## Task instructions:
In full and without alteration, transcribe the listing.

## Supplied information:
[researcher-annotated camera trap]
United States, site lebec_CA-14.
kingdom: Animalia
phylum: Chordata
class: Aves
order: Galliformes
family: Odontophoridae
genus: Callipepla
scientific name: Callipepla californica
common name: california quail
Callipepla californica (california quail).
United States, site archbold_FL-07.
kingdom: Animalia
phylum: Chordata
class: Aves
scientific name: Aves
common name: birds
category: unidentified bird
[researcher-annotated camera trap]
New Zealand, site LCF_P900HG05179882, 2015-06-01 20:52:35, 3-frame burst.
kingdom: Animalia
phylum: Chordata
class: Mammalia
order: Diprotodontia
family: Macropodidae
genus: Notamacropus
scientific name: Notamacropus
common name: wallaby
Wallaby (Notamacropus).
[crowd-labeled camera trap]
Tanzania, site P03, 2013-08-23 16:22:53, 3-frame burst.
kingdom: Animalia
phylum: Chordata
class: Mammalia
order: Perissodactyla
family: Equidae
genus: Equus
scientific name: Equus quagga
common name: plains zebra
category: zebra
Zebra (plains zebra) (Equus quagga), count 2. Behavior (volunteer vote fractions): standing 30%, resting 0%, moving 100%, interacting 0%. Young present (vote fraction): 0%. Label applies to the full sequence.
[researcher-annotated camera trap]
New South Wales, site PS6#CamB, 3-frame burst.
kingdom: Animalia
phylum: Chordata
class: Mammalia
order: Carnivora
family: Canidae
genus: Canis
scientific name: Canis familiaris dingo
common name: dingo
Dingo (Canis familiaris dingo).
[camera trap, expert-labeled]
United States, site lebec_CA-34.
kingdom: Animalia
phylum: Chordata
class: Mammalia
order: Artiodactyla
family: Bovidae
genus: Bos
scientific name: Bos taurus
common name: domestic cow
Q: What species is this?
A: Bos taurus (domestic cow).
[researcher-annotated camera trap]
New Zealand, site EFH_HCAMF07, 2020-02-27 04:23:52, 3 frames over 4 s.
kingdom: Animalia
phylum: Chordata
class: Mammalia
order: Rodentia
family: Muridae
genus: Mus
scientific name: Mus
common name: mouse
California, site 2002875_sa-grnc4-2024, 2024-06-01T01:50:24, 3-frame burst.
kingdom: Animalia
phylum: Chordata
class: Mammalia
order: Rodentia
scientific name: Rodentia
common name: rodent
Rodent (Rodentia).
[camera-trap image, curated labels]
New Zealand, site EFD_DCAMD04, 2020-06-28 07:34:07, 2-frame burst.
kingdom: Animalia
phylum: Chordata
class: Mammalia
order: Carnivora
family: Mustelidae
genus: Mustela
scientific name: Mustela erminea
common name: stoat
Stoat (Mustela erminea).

## Your response:
[researcher-annotated camera trap]
United States, site lebec_CA-14.
kingdom: Animalia
phylum: Chordata
class: Aves
order: Galliformes
family: Odontophoridae
genus: Callipepla
scientific name: Callipepla californica
common name: california quail
Callipepla californica (california quail).
United States, site archbold_FL-07.
kingdom: Animalia
phylum: Chordata
class: Aves
scientific name: Aves
common name: birds
category: unidentified bird
[researcher-annotated camera trap]
New Zealand, site LCF_P900HG05179882, 2015-06-01 20:52:35, 3-frame burst.
kingdom: Animalia
phylum: Chordata
class: Mammalia
order: Diprotodontia
family: Macropodidae
genus: Notamacropus
scientific name: Notamacropus
common name: wallaby
Wallaby (Notamacropus).
[crowd-labeled camera trap]
Tanzania, site P03, 2013-08-23 16:22:53, 3-frame burst.
kingdom: Animalia
phylum: Chordata
class: Mammalia
order: Perissodactyla
family: Equidae
genus: Equus
scientific name: Equus quagga
common name: plains zebra
category: zebra
Zebra (plains zebra) (Equus quagga), count 2. Behavior (volunteer vote fractions): standing 30%, resting 0%, moving 100%, interacting 0%. Young present (vote fraction): 0%. Label applies to the full sequence.
[researcher-annotated camera trap]
New South Wales, site PS6#CamB, 3-frame burst.
kingdom: Animalia
phylum: Chordata
class: Mammalia
order: Carnivora
family: Canidae
genus: Canis
scientific name: Canis familiaris dingo
common name: dingo
Dingo (Canis familiaris dingo).
[camera trap, expert-labeled]
United States, site lebec_CA-34.
kingdom: Animalia
phylum: Chordata
class: Mammalia
order: Artiodactyla
family: Bovidae
genus: Bos
scientific name: Bos taurus
common name: domestic cow
Q: What species is this?
A: Bos taurus (domestic cow).
[researcher-annotated camera trap]
New Zealand, site EFH_HCAMF07, 2020-02-27 04:23:52, 3 frames over 4 s.
kingdom: Animalia
phylum: Chordata
class: Mammalia
order: Rodentia
family: Muridae
genus: Mus
scientific name: Mus
common name: mouse
California, site 2002875_sa-grnc4-2024, 2024-06-01T01:50:24, 3-frame burst.
kingdom: Animalia
phylum: Chordata
class: Mammalia
order: Rodentia
scientific name: Rodentia
common name: rodent
Rodent (Rodentia).
[camera-trap image, curated labels]
New Zealand, site EFD_DCAMD04, 2020-06-28 07:34:07, 2-frame burst.
kingdom: Animalia
phylum: Chordata
class: Mammalia
order: Carnivora
family: Mustelidae
genus: Mustela
scientific name: Mustela erminea
common name: stoat
Stoat (Mustela erminea).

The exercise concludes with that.